• WHAT TO WORK ON:
(a) Rewrite the passage of the essay about the marriage's cannabis treaty from "- She doesn’t" to "faintly of Kush.", swapping "garage" for "basement".
(b) Write the next part of the essay about a husband's not-so-secret cannabis habit, picking up where it stops.

• DOCUMENT SEGMENT:
..........

Daily Dabble: Married to the Best Undercover Agent I Know

The thing about my wife, Mary Jane, is that she’s no fool. Never has been. She’s got the radar of an air traffic controller and the poker face of a Vegas dealer who’s seen it all. And yet, for years, I’ve operated under the comforting illusion that I am The Great Stealth Stoner of Our Time — the man who can sneak a bowl, hide the evidence, and stroll back into the living room smelling like fabric softener and innocence. And for years… she’s let me believe it. That’s the part that gets me. It’s not that I’m actually pulling off the con of the century — it’s that she’s decided it’s better to let me think I am. Somewhere between my stash drawer and her knowing smile, we’ve built an unspoken treaty that has kept the peace, the love, and the snacks flowing in this house.
The Treaty
Our marriage has its own foreign policy when it comes to cannabis:
- I don’t make it obvious.
- She doesn’t make it awkward.
This is the agreement. No debates. No public negotiations. No airing of grievances. It’s the kind of unspoken understanding that diplomats wish they could bottle and sell. I don’t light up in the middle of the kitchen while she’s making dinner. I don’t leave my vape pen on the nightstand. I don’t stash gummies in the cookie jar. In exchange, she doesn’t question why “taking out the trash” sometimes takes 14 minutes or why the garage smells faintly like a Grateful Dead concert. We orbit each other in this quiet understanding, like two satellites passing in the night, one of which smells faintly of Kush.
One of Those Moods
Last week, I went outside for “mail” at 9:30 p.m. The mailbox is twenty feet from the front door. It’s a quick job… unless, of course, you take the scenic route through a well-packed one-hitter. I came back in, cheeks loose, eyes a touch glossier, carrying a single envelope that I’m pretty sure was junk mail from last year. Mary Jane’s on the couch, flipping through Netflix. Without looking at me, she passes me the remote and says: “Why don’t you pick something… you’re in one of those moods.” No wink. No smirk. Just casual delivery. That’s the thing about her — she doesn’t need to call it out. She just plants the flag in the middle of the conversation and moves on. It’s both unnerving and endearing, like she’s gently reminding me I’m not half as sneaky as I think.
The Snack Surveillance Program
Mary Jane has a tell of her own. If I’m cooking anything at midnight, she’ll appear in the kitchen doorway, leaning against the frame with her arms crossed. “What’s for dinner?” she’ll ask, with that specific tone that means I know you’re high, but I want to see how weird this gets. One night, I was making what I called a “loaded nacho lasagna.” Tortilla chips layered with cheese, beans, salsa, sour cream, more cheese, and crushed Doritos for “texture.” She didn’t intervene. She didn’t comment. She just watched for a few minutes, shook her head, and went back to bed. The next morning, she asked how it turned out. No judgment in her voice — just curiosity, like she’d been watching a cooking competition where the prize was “bragging rights and indigestion.”

..........

• ITEMS:
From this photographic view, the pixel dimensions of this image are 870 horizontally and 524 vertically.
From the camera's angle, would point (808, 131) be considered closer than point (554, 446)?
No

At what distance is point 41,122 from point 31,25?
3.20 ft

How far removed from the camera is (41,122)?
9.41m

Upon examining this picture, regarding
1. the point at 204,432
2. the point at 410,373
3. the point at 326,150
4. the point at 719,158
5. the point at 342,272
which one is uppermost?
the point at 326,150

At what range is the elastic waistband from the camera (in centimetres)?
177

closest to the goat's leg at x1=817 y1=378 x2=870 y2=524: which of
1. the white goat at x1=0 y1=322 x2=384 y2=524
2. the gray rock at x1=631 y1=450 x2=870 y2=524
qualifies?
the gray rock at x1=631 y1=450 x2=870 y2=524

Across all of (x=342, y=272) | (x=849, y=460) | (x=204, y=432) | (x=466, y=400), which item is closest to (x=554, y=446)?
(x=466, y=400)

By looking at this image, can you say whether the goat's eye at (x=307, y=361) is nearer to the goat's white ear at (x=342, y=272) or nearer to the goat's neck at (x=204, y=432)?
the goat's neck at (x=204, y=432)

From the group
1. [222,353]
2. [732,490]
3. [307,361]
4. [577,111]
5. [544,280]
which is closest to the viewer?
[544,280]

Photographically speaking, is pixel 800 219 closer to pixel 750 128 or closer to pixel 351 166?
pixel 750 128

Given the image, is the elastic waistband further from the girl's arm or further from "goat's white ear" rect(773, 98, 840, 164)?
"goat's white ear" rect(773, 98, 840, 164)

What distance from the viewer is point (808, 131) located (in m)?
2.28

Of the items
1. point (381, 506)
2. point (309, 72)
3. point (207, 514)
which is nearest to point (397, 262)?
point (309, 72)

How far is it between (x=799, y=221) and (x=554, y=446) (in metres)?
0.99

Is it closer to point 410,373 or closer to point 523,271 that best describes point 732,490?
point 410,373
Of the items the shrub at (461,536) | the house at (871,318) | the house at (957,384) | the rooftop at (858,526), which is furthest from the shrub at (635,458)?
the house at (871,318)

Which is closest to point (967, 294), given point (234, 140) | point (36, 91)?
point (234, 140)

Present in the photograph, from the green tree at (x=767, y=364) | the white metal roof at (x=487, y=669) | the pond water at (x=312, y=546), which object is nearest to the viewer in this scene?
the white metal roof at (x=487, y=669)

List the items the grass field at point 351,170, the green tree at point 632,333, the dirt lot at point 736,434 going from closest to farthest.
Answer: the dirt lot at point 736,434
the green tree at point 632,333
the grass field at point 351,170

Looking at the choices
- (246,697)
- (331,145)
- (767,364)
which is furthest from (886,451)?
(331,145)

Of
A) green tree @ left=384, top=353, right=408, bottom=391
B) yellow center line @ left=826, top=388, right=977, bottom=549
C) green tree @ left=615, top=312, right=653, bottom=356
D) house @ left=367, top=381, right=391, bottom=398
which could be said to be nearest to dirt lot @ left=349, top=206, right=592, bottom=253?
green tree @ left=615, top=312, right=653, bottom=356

..........

• TASK RESULTS:
(a)
- She doesn’t make it awkward.
This is the agreement. No debates. No public negotiations. No airing of grievances. It’s the kind of unspoken understanding that diplomats wish they could bottle and sell. I don’t light up in the middle of the kitchen while she’s making dinner. I don’t leave my vape pen on the nightstand. I don’t stash gummies in the cookie jar. In exchange, she doesn’t question why “taking out the trash” sometimes takes 14 minutes or why the basement smells faintly like a Grateful Dead concert. We orbit each other in this quiet understanding, like two satellites passing in the night, one of which smells faintly of Kush.

(b)
The Strategic Ignoring
Sometimes, she’ll hear the faint click of my stash drawer upstairs. Or she’ll pass by the garage just as I’m “fixing something” at the workbench that definitely isn’t a home repair. Her eyes will flick toward me, then away. She won’t slow down. She won’t ask questions. She just keeps walking. That’s not disinterest — that’s strategy. It’s her way of saying, I see you, but I’m choosing peace. And honestly? That’s love in its own way.
The Smirk
The smirk is her most devastating weapon. It comes out when I’m two hits deep into a comfort show and laughing way too hard at something that isn’t actually that funny. We’ll be watching TV, some mediocre sitcom rerun, and I’ll be halfway doubled over at a throwaway joke. I’ll glance at her, and she’ll be looking at me with that smirk — the one that says, You’re ridiculous. And I love you anyway.
The smirk is dangerous because it makes me wonder:
- How much has she really noticed over the years?
- How long has she been letting me play secret agent while she’s been holding all the intel?
Close Calls
There have been moments — oh, there have been moments — where the treaty nearly collapsed. Like the time she found a lighter in the couch cushions. I was ready to spin a story about needing it for “emergency candle situations.” She just handed it to me and said, “You dropped this,” with zero emphasis, like she was passing the salt at dinner. Or the time Kushie — my loyal Brittany bird dog — wandered into the living room with an empty edible wrapper stuck to her paw. Mary Jane looked at me, then at the dog, then back at me. I braced for impact. She just said, “She’s your problem if she gets the munchies,” and went back to reading.
Why She Lets It Slide
Here’s what I think: she’s not letting me get away with anything. She’s letting me be happy. She’s figured out that this isn’t rebellion, it’s ritual. It’s not about sneaking around, it’s about finding my own version of peace. And maybe, just maybe, she enjoys watching me put on my little cloak-and-dagger act. It’s like letting a kid believe in Santa Claus for a few extra years — not because they don’t know the truth, but because it’s fun to see the joy it brings them.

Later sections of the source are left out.